Leaving on a Navy boat.

Name:
Location: Honolulu, HI, United States

Tuesday, January 10, 2006

He came home for Christmas. Nothing was taken for granted. He hugged me tighter and kisses lingered. I hung on his every word. The reunion was unlike anything I've ever experienced. I missed him lots, but if he hadn't left, I wouldn't get to feel this. Everything's new again. There's always praise.

Tuesday, December 20, 2005

38 hours to go. There aren't words for the way I feel. I wondered why no one warned me about the last few weeks. It's because there just aren't words. I can't wait and I'm scared to death. Time stands still. Will morning ever come?

Wednesday, December 14, 2005

It's been a while. Jeff received his orders for Virginia and I've been processing my thoughts. We have to be there by Feb. 21st - thats just 11 days after the wedding. I didn't think we'd be leaving so soon, but after much thought, I've decided that it's good. It solves our housing issues here, and it really marks the start of our married life. After hearing the news, I was sad for a few days. I was reading through Jeff's blog and was reminded of all the ways that God's brought him to where he is. Then the revelation hit. The Navy doesn't decide where we go or when. We're going to Virginia because that's where we're supposed to be, and we're arriving there 11 days after the wedding because that's when we're supposed to be there. God's in control, and He has been all along. Who am I to say that His plan isn't good?

One word. Fireflies.

Wednesday, December 07, 2005

My heart feels like it's going to burst. I'm surprised I'm still in my skin. Jeff got his cell phone today. He called this morning to see if it was working. I sent him a text message, and he replied. I can let him know that I love him whenever I want. I'm so overjoyed.

Tuesday, December 06, 2005

My family went to get a Christmas tree on Sunday. It's a big deal. We drive to the mountains and take hot chocolate and candy canes. My grandpa and my aunts and uncles and cousins all go. We walk around in the freezing cold looking at a million trees for about an hour until we finally find the perfect ones. That's the girls' job. Then, the boys cut the trees down and carry them to the cars while we get the lunch ready. It happens like that every year. And every year, they play A Charlie Brown Christmas on TV. I'm watching it right now. All of this holiday business, as much as I love it, makes me miss Jeff more. I'm glad he's coming home for Christmas.
He said he'd call last night, but I didn't hear from him. Surprisingly, I wasn't super disappointed. That whole not expecting anything really does work. He called tonight, and I was so happy to hear his voice. He hasn't been able to call much since he became a candi-o - added responsibility or something. He'll be home two weeks from tomorrow.

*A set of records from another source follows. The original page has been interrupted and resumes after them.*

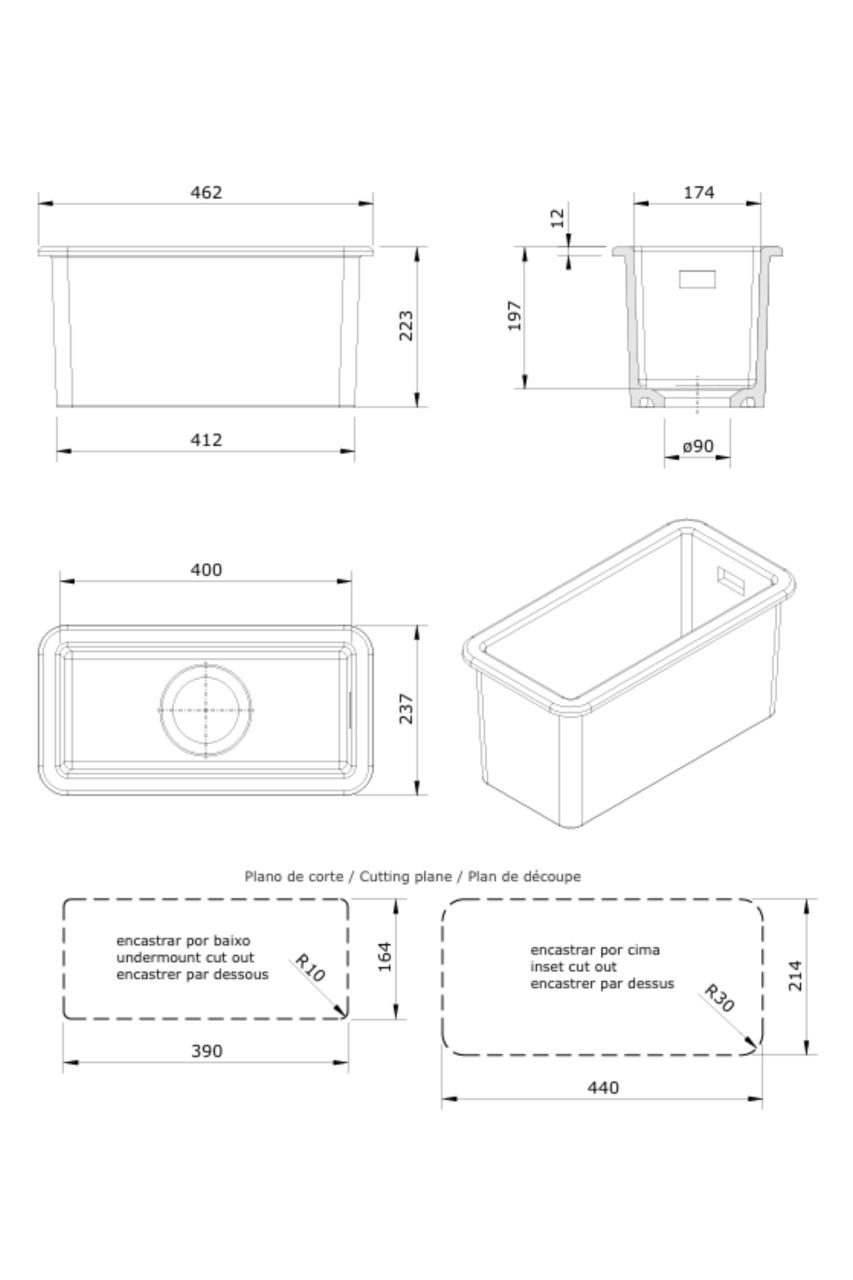 462

223

412

174

12

197

ø90

400

237

Plano de corte / Cutting plane / Plan de découpe

encastrar por baixo
undermount cut out
encastrer par dessous

R10

164

390

encastrar por cima
inset cut out
encastrer par dessus

R30

214

440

I can't wait.

Sunday, December 04, 2005

I miss him...

Thursday, December 01, 2005

It's raining pretty hard outside - hard enough to hear the tapping on the roof. And it's cold. How much would I like a fire in the fireplace, a movie, and cup of hot cocoa, a giant blanket, and a Jeff and Charlie to snuggle with! The only thing I'm missing is the Jeff, but that makes all the difference.